## Passage provided
┏━━
Fall 2015

Needle Drops

Sterile syringe program cuts risk of disease in Worcester

A public library in Worcester, Massachusetts, has become notorious lately as the site of habitual and illegal drug use, leading to 10 reported overdoses in the past year, according to a June report in Worcester Magazine. In an effort to reduce the risk of communicable disease such as hepatitis C and HIV, speakers at a recent public hearing in the city argued for putting needle disposal boxes in the library bathrooms.

Brian Bickford, director of homeless services at a local group called Community Healthlink, said that although his organization puts its emphasis on treatment, the boxes would help improve the overall quality of health.

Worcester City Manager Ed Augustus Jr., had moved to implement the drop-off boxes, but wanted to be sure that such a move did not send a message condoning drug use.

Assistant Professor of Public Health and Community Medicine Tom Stopka, an epidemiologist, fully supports the city manager’s initiative. He has done data mapping for hepatitis C and HIV across the state and says Worcester is a “hotspot” for both diseases. “Sterile syringe programs, syringe discard programs, have been shown in scores of studies to be effective in reaching folks who are in need of public health services to decrease the risk of transmission of disease,” he says.
┗━━
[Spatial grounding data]
┏━━
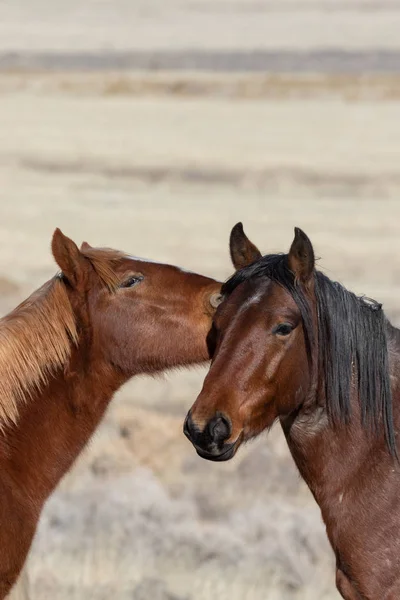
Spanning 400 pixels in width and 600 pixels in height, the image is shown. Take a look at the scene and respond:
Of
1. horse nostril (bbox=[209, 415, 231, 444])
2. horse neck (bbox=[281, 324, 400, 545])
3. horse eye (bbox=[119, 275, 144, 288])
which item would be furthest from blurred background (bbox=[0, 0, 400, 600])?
horse nostril (bbox=[209, 415, 231, 444])

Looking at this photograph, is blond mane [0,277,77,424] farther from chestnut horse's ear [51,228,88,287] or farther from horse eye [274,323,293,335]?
horse eye [274,323,293,335]

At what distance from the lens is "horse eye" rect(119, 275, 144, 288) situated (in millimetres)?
5477

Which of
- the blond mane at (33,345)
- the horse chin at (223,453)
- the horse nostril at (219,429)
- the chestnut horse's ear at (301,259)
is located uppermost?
the chestnut horse's ear at (301,259)

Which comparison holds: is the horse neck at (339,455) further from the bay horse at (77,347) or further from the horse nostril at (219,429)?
the bay horse at (77,347)

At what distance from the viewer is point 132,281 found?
18.0 feet

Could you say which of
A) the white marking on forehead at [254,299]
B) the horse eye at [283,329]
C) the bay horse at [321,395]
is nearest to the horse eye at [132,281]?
the bay horse at [321,395]

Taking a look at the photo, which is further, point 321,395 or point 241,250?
A: point 241,250

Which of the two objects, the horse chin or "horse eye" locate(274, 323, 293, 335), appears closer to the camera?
the horse chin

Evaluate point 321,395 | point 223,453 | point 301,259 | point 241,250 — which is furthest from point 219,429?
point 241,250

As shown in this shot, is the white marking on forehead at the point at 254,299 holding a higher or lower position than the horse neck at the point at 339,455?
higher

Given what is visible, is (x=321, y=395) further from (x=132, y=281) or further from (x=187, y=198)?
(x=187, y=198)

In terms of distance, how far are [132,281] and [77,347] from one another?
1.32 ft

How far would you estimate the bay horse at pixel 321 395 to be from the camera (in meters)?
┗━━
## Work to be completed
According to the article on Worcester's sterile syringe program, where did speakers at the public hearing argue that needle disposal boxes should be put? The lines are not needed for anything asked here.

## Task result
In the library bathrooms.